start PAGE TEXT

Majdanek concentration camp


Majdanek was a Nazi concentration and extermination camp built and operated by the SS on the outskirts of the city of Lublin during the German occupation of Poland in World War II. It had three gas chambers, two wooden gallows, and some 227 structures in all, placing it among the largest of Nazi concentration camps. Although initially intended for forced labor rather than extermination, it was used to murder an estimated 78,000 people during Operation Reinhard, the German plan to murder all Polish Jews within their own occupied homeland. In operation from October 1, 1941, to July 22, 1944, it was captured nearly intact. The rapid advance of the Soviet Red Army during Operation Bagration prevented the SS from destroying most of its infrastructure, and Deputy Camp Commandant Anton Thernes failed to remove the most incriminating evidence of war crimes.
The camp was nicknamed Majdanek in 1941 by local residents, as it was adjacent to the Lublin ghetto of Majdan Tatarski. Nazi documents initially described the site as a POW camp of the Waffen-SS, based on how it was funded and operated. It was renamed by the Reich Security Main Office as Konzentrationslager Lublin on April 9, 1943, but the local Polish name remained more popular.
After the camp's liberation in July 1944, the site was formally protected by the Soviet Union. By autumn, with the war still raging, it had been preserved as a museum. The crematorium ovens and gas chambers were largely intact, serving as some of the best examples of the genocidal policy of Nazi Germany. The site was given national designation in 1965. Today, the Majdanek State Museum is a Holocaust memorial museum and education centre devoted entirely to the memory of atrocities committed in the network of concentration, slave-labor, and extermination camps and sub-camps of KL Lublin. It houses a permanent collection of rare artifacts, archival photographs, and testimony.

end PAGE TEXT
start RECORD EXCERPTS

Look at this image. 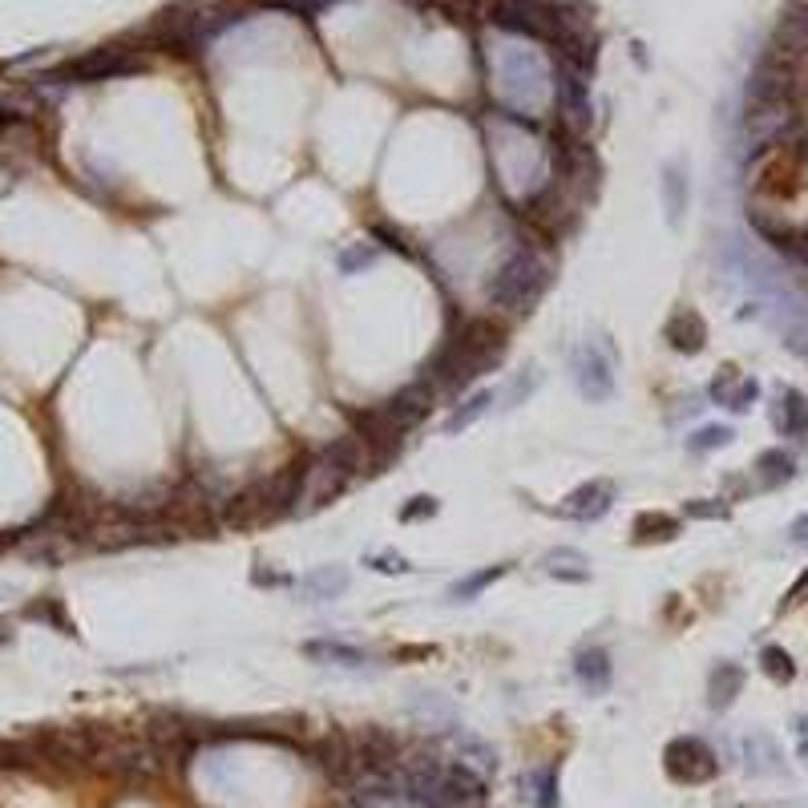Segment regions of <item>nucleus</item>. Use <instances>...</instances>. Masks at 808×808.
Wrapping results in <instances>:
<instances>
[{
  "instance_id": "obj_52",
  "label": "nucleus",
  "mask_w": 808,
  "mask_h": 808,
  "mask_svg": "<svg viewBox=\"0 0 808 808\" xmlns=\"http://www.w3.org/2000/svg\"><path fill=\"white\" fill-rule=\"evenodd\" d=\"M796 154H800V158H804V162H808V134H804V138H800V142H796Z\"/></svg>"
},
{
  "instance_id": "obj_3",
  "label": "nucleus",
  "mask_w": 808,
  "mask_h": 808,
  "mask_svg": "<svg viewBox=\"0 0 808 808\" xmlns=\"http://www.w3.org/2000/svg\"><path fill=\"white\" fill-rule=\"evenodd\" d=\"M429 400H433V384H413V388H404V392L380 400L376 409H368V413L360 417V437H364L372 449H376V445L392 449L413 425H421V421L429 417Z\"/></svg>"
},
{
  "instance_id": "obj_34",
  "label": "nucleus",
  "mask_w": 808,
  "mask_h": 808,
  "mask_svg": "<svg viewBox=\"0 0 808 808\" xmlns=\"http://www.w3.org/2000/svg\"><path fill=\"white\" fill-rule=\"evenodd\" d=\"M679 534V522L667 514H643L635 522V542H671Z\"/></svg>"
},
{
  "instance_id": "obj_2",
  "label": "nucleus",
  "mask_w": 808,
  "mask_h": 808,
  "mask_svg": "<svg viewBox=\"0 0 808 808\" xmlns=\"http://www.w3.org/2000/svg\"><path fill=\"white\" fill-rule=\"evenodd\" d=\"M546 283H550V263H546L538 251L518 247L510 259H505V263L497 267V275L489 279L485 295H489L493 308H505V312H530L534 303L542 299Z\"/></svg>"
},
{
  "instance_id": "obj_14",
  "label": "nucleus",
  "mask_w": 808,
  "mask_h": 808,
  "mask_svg": "<svg viewBox=\"0 0 808 808\" xmlns=\"http://www.w3.org/2000/svg\"><path fill=\"white\" fill-rule=\"evenodd\" d=\"M792 126H796V101H768V106H748V118H744V146H748V154L772 150Z\"/></svg>"
},
{
  "instance_id": "obj_6",
  "label": "nucleus",
  "mask_w": 808,
  "mask_h": 808,
  "mask_svg": "<svg viewBox=\"0 0 808 808\" xmlns=\"http://www.w3.org/2000/svg\"><path fill=\"white\" fill-rule=\"evenodd\" d=\"M138 37L146 45H154V49H198V45H207V33H202V0H178V5L162 9L150 25H142Z\"/></svg>"
},
{
  "instance_id": "obj_37",
  "label": "nucleus",
  "mask_w": 808,
  "mask_h": 808,
  "mask_svg": "<svg viewBox=\"0 0 808 808\" xmlns=\"http://www.w3.org/2000/svg\"><path fill=\"white\" fill-rule=\"evenodd\" d=\"M453 740H457V748H461V764H469V768L477 764L481 772H493V768H497V752H493L489 744H481L477 736H465V732H457Z\"/></svg>"
},
{
  "instance_id": "obj_48",
  "label": "nucleus",
  "mask_w": 808,
  "mask_h": 808,
  "mask_svg": "<svg viewBox=\"0 0 808 808\" xmlns=\"http://www.w3.org/2000/svg\"><path fill=\"white\" fill-rule=\"evenodd\" d=\"M792 736H796V756L808 764V716H796V720H792Z\"/></svg>"
},
{
  "instance_id": "obj_51",
  "label": "nucleus",
  "mask_w": 808,
  "mask_h": 808,
  "mask_svg": "<svg viewBox=\"0 0 808 808\" xmlns=\"http://www.w3.org/2000/svg\"><path fill=\"white\" fill-rule=\"evenodd\" d=\"M9 118H13L9 114V101H0V126H9Z\"/></svg>"
},
{
  "instance_id": "obj_41",
  "label": "nucleus",
  "mask_w": 808,
  "mask_h": 808,
  "mask_svg": "<svg viewBox=\"0 0 808 808\" xmlns=\"http://www.w3.org/2000/svg\"><path fill=\"white\" fill-rule=\"evenodd\" d=\"M263 9H279L287 17H316L320 9H328L332 0H259Z\"/></svg>"
},
{
  "instance_id": "obj_26",
  "label": "nucleus",
  "mask_w": 808,
  "mask_h": 808,
  "mask_svg": "<svg viewBox=\"0 0 808 808\" xmlns=\"http://www.w3.org/2000/svg\"><path fill=\"white\" fill-rule=\"evenodd\" d=\"M146 740L162 752V756H186L190 752V728L174 716H154L146 724Z\"/></svg>"
},
{
  "instance_id": "obj_46",
  "label": "nucleus",
  "mask_w": 808,
  "mask_h": 808,
  "mask_svg": "<svg viewBox=\"0 0 808 808\" xmlns=\"http://www.w3.org/2000/svg\"><path fill=\"white\" fill-rule=\"evenodd\" d=\"M29 615H33V619H49V623H53L57 631H69V619L61 615V606H57V602H41V606H29Z\"/></svg>"
},
{
  "instance_id": "obj_17",
  "label": "nucleus",
  "mask_w": 808,
  "mask_h": 808,
  "mask_svg": "<svg viewBox=\"0 0 808 808\" xmlns=\"http://www.w3.org/2000/svg\"><path fill=\"white\" fill-rule=\"evenodd\" d=\"M615 493H619L615 481H606V477L582 481L578 489H570V493L562 497L558 514H562V518H574V522H598V518L615 505Z\"/></svg>"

end RECORD EXCERPTS

WRITTEN REQUEST A: In the Majdanek text, on what date did the Reich Security Main Office rename the camp Konzentrationslager Lublin?
WRITTEN REQUEST B: Do these statements agree with the Majdanek text? Answer yes or no for each, quoting the deciding words. (i) The camp had three gas chambers. (ii) The camp was first meant for extermination rather than forced labor. (iii) The site received national designation in 1965.
WRITTEN REQUEST C: Please repeat the Majdanek text word for word, from "After the camp's" to "photographs, and testimony.".

RESPONSE A: April 9, 1943

RESPONSE B:
(i) Yes: "It had three gas chambers, two wooden gallows, and some 227 structures in all"
(ii) No: "Although initially intended for forced labor rather than extermination"
(iii) Yes: "The site was given national designation in 1965."

RESPONSE C:
After the camp's liberation in July 1944, the site was formally protected by the Soviet Union. By autumn, with the war still raging, it had been preserved as a museum. The crematorium ovens and gas chambers were largely intact, serving as some of the best examples of the genocidal policy of Nazi Germany. The site was given national designation in 1965. Today, the Majdanek State Museum is a Holocaust memorial museum and education centre devoted entirely to the memory of atrocities committed in the network of concentration, slave-labor, and extermination camps and sub-camps of KL Lublin. It houses a permanent collection of rare artifacts, archival photographs, and testimony.